▶ _Deine Aufgabe_:
Beantworte die folgenden Fragen zum Quelltext über Aléssi Dell'Umbria, und markiere deine Antworten genauso mit (a), (b) und (c).
(a) Welcher Verlag hat „Wut und Revolte“ veröffentlicht?
(b) Nach welchen Ereignissen verfasste Aléssi Dell'Umbria den Essay?
(c) Welche Figur erscheint laut Quelltext jenseits des Rheins noch nicht gänzlich ausgestorben?

▶ _Quelltext_:
Wenn in diesen
tristen politischen Zeiten die Frage die Runde
macht, wo denn die Situation ein wenig weniger
trist sein könnte, fällt der Blick unwillkürlich
über den Rhein. Das die Situation für eine radikale
Linke dort nicht ganz so desperat erscheinen mag,
ist u.a. auch dem Umstand geschuldet, dass dort im
Gegensatz zu hier die Figur des Intellektuellen,
der dem antagonistischen Spektrum zuzurechnen ist,
noch nicht gänzlich ausgestorben erscheint.
Zu ihnen gehört ohne
Zweifel auch Aléssi Dell'Umbria, dessen Texte und
Bücher bisher praktisch nicht auf deutsch
erschienen sind. Dem kleinen Verlag Edition
Contra-Bass gebührt die Ehre, hier endlich Abhilfe
geschaffen zu haben. Er veröffentlichte jüngst „Wut
und Revolte“, eine überarbeitete Fassung eines
Essay, das Aléssi Dell'Umbria unmittelbar nach den
landesweiten Unruhen in den französischen
Vorstädten im Herbst 2005 verfasste.

▶ _Bereitgestellte Daten_:
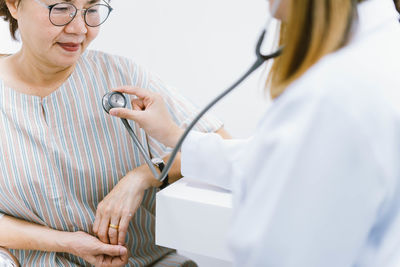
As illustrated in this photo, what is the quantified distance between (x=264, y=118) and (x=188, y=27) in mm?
1203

▶ _Ergebnis_:
(a) Der kleine Verlag Edition Contra-Bass.
(b) Nach den landesweiten Unruhen in den französischen Vorstädten im Herbst 2005.
(c) Die Figur des Intellektuellen, der dem antagonistischen Spektrum zuzurechnen ist.